There is a clear commitment to innovation at P&G because they have “dedicated innovation facilities on five continents ? in the U. S. , England, Switzerland, Brussels, and the recently announced end-to-end innovation hubs in Beijing and Singapore” (P&G, Global Structure and Governance, 2013). The culture at P&G that encourage innovation among the employees is described in their latest annual report: Innovation has always been – and continues to be – P&G’s lifeblood.

To consistently win with consumers around the world across price tiers and references and to consistently win versus our best competitors, each product category needs a full portfolio of innovation, including a mix of commercial programs, product improvements, and game changing innovations (P 2013 Annual Report, 2013, p. 25). DNA Factor Most Important “Finding the right question, making compelling observations, talking with diverse people, and experimenting with the world usually deliver productive, relevant associational insights” (Dyer, Sorenson, & Christensen, 2011, p. 0) While all five are important, the most important factor is asking questions. A leader can make observations, network all over the world, and experiment.

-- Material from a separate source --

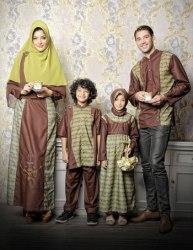 sarimbit keluarga muslim azka-22 coklat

However, without the right question, the solution the organization comes up with will not solve anything and therefore, will fail to be a success. P must continue to ask questions of their employees, customers, and non-customers to determine where they have the largest impact. Conclusion True success in the 21st century and beyond will require more of leaders than delivery skills for the old way of doing business.